**Task to complete**.
Search the entries below for "site". Report each line where it occurs.

=== Entries shown ===

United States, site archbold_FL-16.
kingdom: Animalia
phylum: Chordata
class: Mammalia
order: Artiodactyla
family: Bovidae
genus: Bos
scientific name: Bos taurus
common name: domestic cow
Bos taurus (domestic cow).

===
=== Entries shown ===

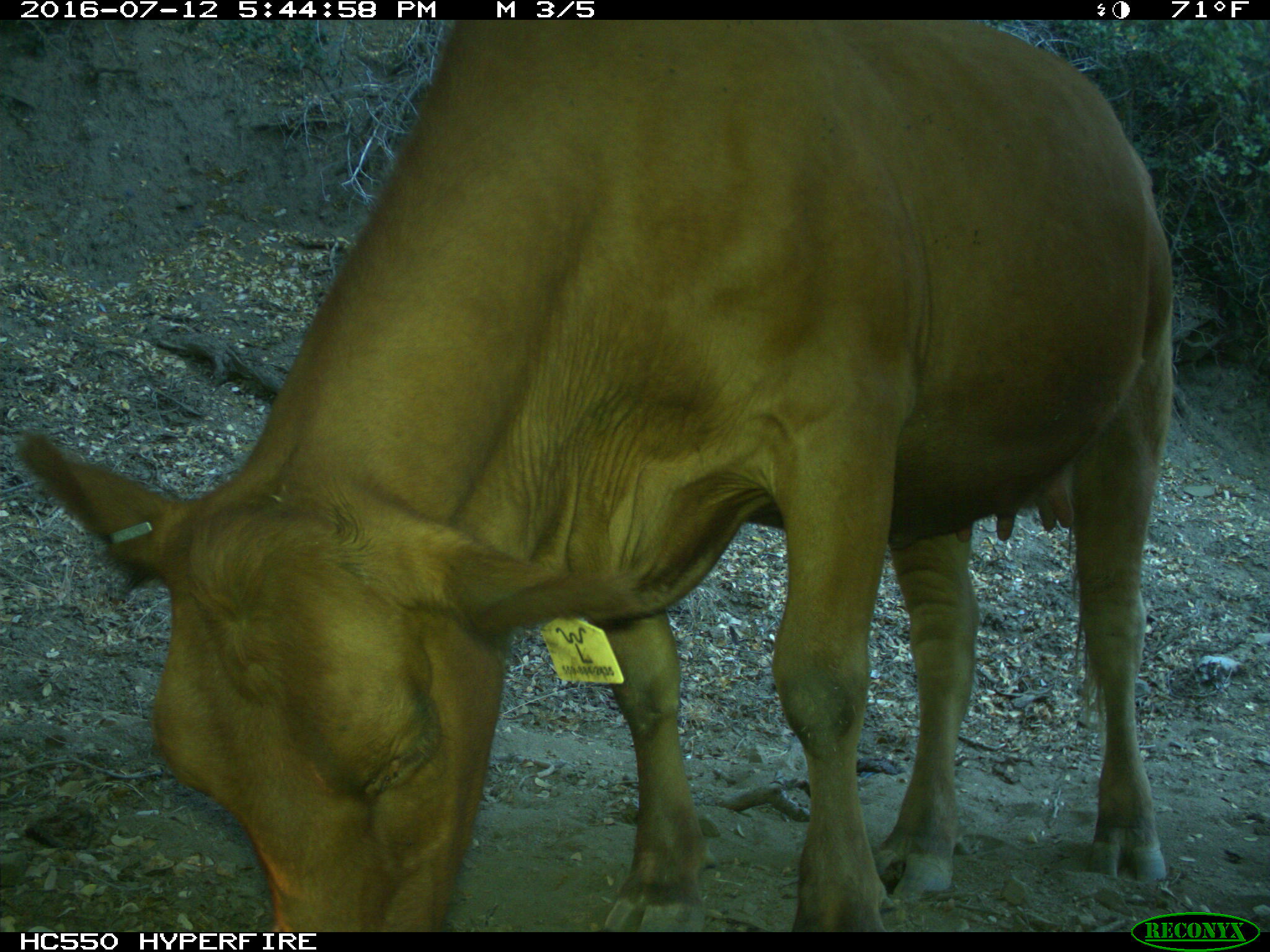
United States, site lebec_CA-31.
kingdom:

===

**Task solution**.
United States, site archbold_FL-16.
United States, site lebec_CA-31.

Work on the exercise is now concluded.